Когда стыд внутри нас растет из-за чрезмерной генетической чувствительности, неудачных эмоциональных связей в прошлом, повторяющихся реляционистских неудач, бесполезно говорить о каких-либо межличностных отношениях. И тогда мы сами изолируем себя — чтобы меньше страдать от того, что мешает нам придать смысл произошедшему. Мы рискуем стать жертвами сложных теорий, допускающих жизненный порыв в абсолютной в пустыне смысла.

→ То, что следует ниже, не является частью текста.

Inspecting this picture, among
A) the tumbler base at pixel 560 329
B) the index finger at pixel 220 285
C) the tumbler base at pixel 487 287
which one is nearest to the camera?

«Магия заключается в том, чтобы изменить природу болезненного чувства, придав ему оттенок чрезмерного благородства». Альфред де Мюссе, размышляя о Святом Страдании, писал: «Ничто не делает нас столь великими, как великая боль… самыми прекрасными оказываются самые исполненные отчаяния песни… Мне известны те бессмертные мотивы, которые есть не что иное, как чистые рыдания». Увенчанная славой жертва очаровательна — благодаря своему Святому Страданию.

Как превратить в Святое Страдание свой стыд, если он — не что иное, как внутренний позор? Мы делаем все, чтобы скрыть его, ибо выставить стыд напоказ означает лишь усилить его. Сложно сделать из стыда произведение искусства, картину блестящей наполеоновской эпопеи, кровавую поэзию, чудесное несчастье. Когда мы встречаем теоретика, объясняющего нам, что наш позор проистекает от другого и достаточно лишь сразиться за выход из тени на свет, как мы сразу же прилипаем к этому человеку, надеясь избавиться от стыда, отравляющего наш внутренний мир.

Жермен Тийон, гордясь, что выдержала испытание Равенсбрюком, смогла управлять своим возвращением в нормальную жизнь. Примо Леви, стыдясь того, что выжил в Аушвице, избрал участь свидетеля, рассказывавшего о пережитой травме, — до момента, когда негационизм превратил его страдания в нонсенс.